PROMPT A: In the passage on the church and God's call, what did the empire adopt as its official state religion in the post-Constantinian period?
PROMPT B: Transcribe the part of the passage on the church and God's call between "The early church, even" and "we could settle.", inclusive.

SOURCE EXTRACT:
In spite of all our hindsight, in spite of having both the Old and New Testament scriptures, we continue to be surprised by what God is doing. It continues to shock us that God is not creating a nation in the way that the world understands it. God is not about just setting up an alternative domination system of kings and a fixed address and a centralized religious authority. We continue to be surprised by the way that Jesus is going ahead of us in a pillar of cloud and fire to lead us. We continue to struggle with God’s call – not to settle, but to follow and respond to the voice of the shepherd who leads us.
This is true for us today, and it’s been true for our spiritual ancestors. The church has repeatedly fallen into the same sorts of centralizing, top-down, fixed-address patterns after the way of David and the Temple in Jerusalem.
The early church, even before Constantine, quickly got obsessed with which bishops had what authority and which rituals were really salvific and which rules really had to be followed. In the post-Constantinian period, the empire adopted Christianity as the official state religion. The church embraced this with relief. Finally, we had a king to rule over us. Finally, we could settle.

SUPPLIED MATERIAL:
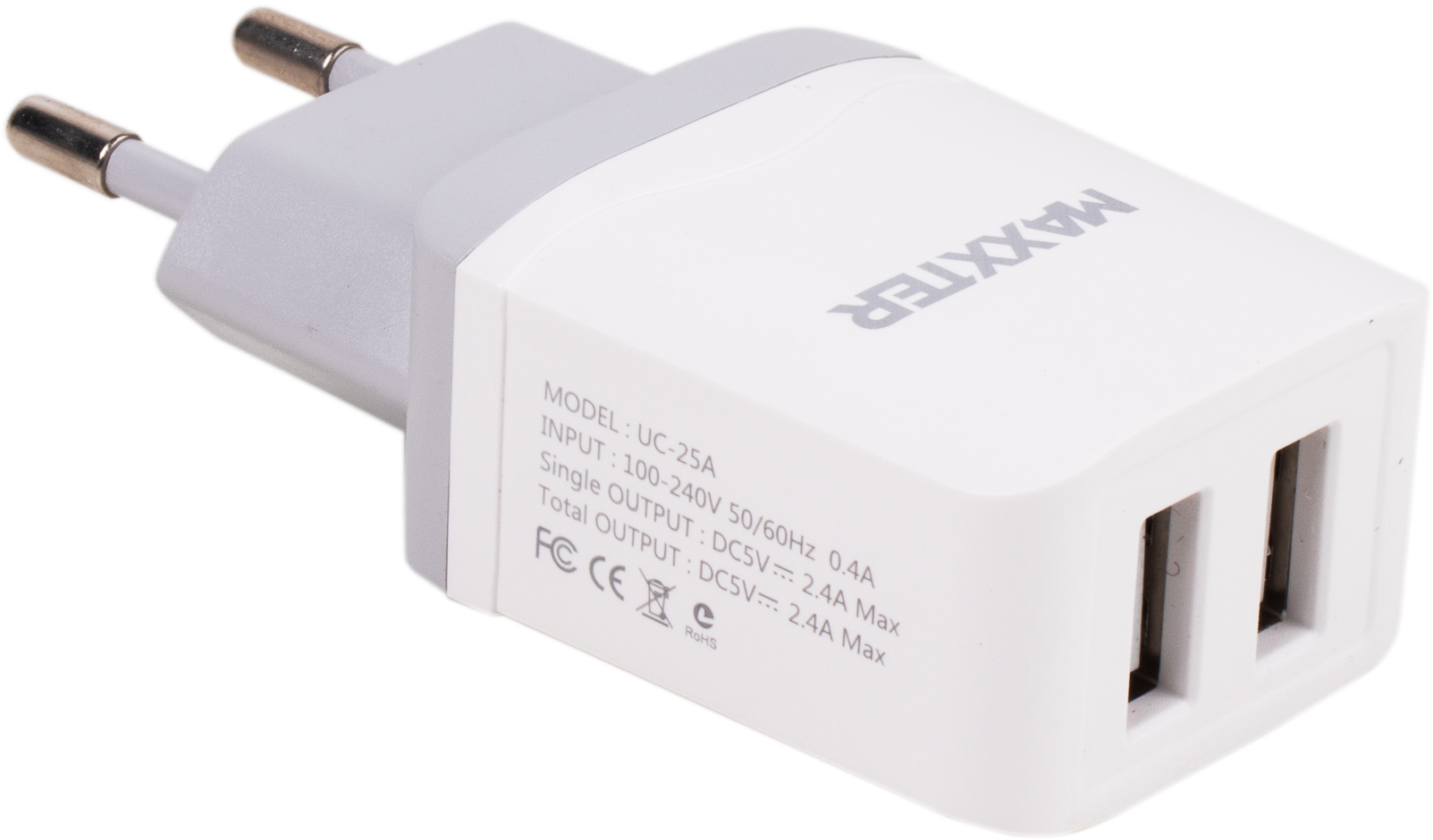 Maxxter 2 USB, 5V/2.4A (UC-25A)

TASK RESPONSE A: Christianity.

TASK RESPONSE B:
The early church, even before Constantine, quickly got obsessed with which bishops had what authority and which rituals were really salvific and which rules really had to be followed. In the post-Constantinian period, the empire adopted Christianity as the official state religion. The church embraced this with relief. Finally, we had a king to rule over us. Finally, we could settle.